Рулаг ответила так же спокойно, как он, но очень холодно:
— Ты не имеешь права втягивать нас всех в рискованную затею, на которую тебя вынуждают личные мотивы.
— Ни один человек, который не намерен пойти так далеко, как согласен пойти я, не имеет права мешать мне сделать это, — возразил Шевек. На миг их взгляды встретились; оба опустили глаза.
— Полет на Уррас опасен только для того, кто летит, — сказал Бедап. — Он ничего не меняет ни в «Условиях Заселения», ни в наших отношениях с Уррасом, разве что в нравственном аспекте — причем в нашу пользу. Но я думаю, что мы — любой из нас — не готовы принять по этому вопросу какое-то решение. Если никто из вас не возражает, я пока что снимаю этот вопрос.
Никто не возражал, и Бедап с Шевеком ушли с собрания.
Когда они выходили из здания КПР, Шевек сказал:
— Мне нужно зайти в Институт. Сабул прислал мне очередной клочок бумаги — впервые за много лет. Интересно, что у него на уме?
— А мне интересно, что на уме у этой Рулаг! Она что-то имеет против тебя, что-то личное. Я думаю, завидует. Мы вас больше не будем сажать друг против друга, а то вообще с места не сдвинемся. Хотя этот молодчик с Северного Взгорья тоже не подарок. Диктат большинства, и кто силен — тот и прав! Шев, добьемся мы, чтобы они поняли, чего мы хотим? Или мы только усиливаем противодействие?
— Может быть, нам действительно придется послать кого-нибудь на Уррас — доказать свое право действием, если словами не получится.
— Может быть. Лишь бы только не меня! Говорить о нашем праве покинуть Анаррес я буду до посинения, но если бы мне пришлось это сделать, черт возьми, я бы себе горло перерезал…
Шевек засмеялся.
— Ну, мне надо идти. Дома буду примерно через час. Приходи к нам вечером, поедим вместе.
— Встретимся в комнате.
Шевек зашагал по улице; Бедап стоял перед зданием КПР и решал, куда бы пойти. Улицы Аббеная были ярко освещены, казались чисто-начисто отдраенными, кипели светом и людьми. Бедап был одновременно возбужден и подавлен. Все, в том числе и его эмоции, сулило многое и в то же время не удовлетворяло. Он отправился в барак в квартале Пекеш, где сейчас жили Шевек и Таквер, и, как и надеялся, застал Таквер с малышкой дома.
У Таквер было два выкидыша, а потом на свет появилась Пилун, поздно и несколько неожиданно, но все были ей очень рады.
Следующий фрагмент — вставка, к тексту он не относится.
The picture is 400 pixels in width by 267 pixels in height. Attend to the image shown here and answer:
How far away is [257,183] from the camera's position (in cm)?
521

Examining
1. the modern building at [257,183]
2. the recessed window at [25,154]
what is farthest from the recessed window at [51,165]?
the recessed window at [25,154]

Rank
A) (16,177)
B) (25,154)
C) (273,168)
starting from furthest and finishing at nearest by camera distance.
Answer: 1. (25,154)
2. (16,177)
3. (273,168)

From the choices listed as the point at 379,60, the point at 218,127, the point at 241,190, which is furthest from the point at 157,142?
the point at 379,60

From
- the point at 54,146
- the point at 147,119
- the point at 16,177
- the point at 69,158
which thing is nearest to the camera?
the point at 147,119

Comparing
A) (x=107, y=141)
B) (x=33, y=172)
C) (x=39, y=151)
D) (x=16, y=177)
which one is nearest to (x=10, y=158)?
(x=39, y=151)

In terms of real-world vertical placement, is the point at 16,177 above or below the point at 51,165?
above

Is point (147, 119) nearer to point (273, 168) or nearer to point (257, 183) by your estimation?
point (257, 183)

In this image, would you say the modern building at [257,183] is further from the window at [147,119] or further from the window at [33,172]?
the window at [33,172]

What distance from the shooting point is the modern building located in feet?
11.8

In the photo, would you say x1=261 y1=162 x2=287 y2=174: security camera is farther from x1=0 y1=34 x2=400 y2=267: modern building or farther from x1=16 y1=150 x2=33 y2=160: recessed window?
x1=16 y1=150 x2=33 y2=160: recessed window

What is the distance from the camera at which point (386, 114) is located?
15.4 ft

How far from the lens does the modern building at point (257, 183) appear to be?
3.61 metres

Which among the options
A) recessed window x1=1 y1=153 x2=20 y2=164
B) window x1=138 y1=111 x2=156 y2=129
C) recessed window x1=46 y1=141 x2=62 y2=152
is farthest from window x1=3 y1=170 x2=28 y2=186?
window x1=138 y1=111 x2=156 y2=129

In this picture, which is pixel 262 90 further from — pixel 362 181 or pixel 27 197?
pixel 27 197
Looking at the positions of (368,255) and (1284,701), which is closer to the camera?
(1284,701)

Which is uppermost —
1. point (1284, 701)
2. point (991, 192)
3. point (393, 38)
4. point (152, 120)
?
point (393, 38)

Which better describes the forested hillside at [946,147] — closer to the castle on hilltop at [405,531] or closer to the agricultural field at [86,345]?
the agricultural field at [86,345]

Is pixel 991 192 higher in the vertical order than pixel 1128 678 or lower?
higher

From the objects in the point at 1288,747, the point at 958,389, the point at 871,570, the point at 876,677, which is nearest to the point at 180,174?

Она родилась маленькой и сейчас, когда ей шел уже второй год, все еще оставалась маленькой, с тонкими ручками и ножками. Когда Бедап держал ее, эти ручки, такие хрупкие, что он мог бы переломить их одним движением руки, вызывали у него не то смутный страх, не то смутное отвращение. Он очень любил Пилун, он был очарован ее туманно-серыми глазами, его пленяла ее абсолютная доверчивость, но каждый раз, как он прикасался к ней, он понимал — как никогда не понимал раньше — в чем прелесть жестокости, почему сильные мучают слабых. И поэтому — хотя он не сумел бы объяснить, почему «поэтому» — он понимал и то, что раньше всегда казалось ему довольно бессмысленным, и чем он раньше никогда не интересовался: родительское чувство. Когда Пилун называла его «тадде», это доставляло ему совершенно необычайное удовольствие.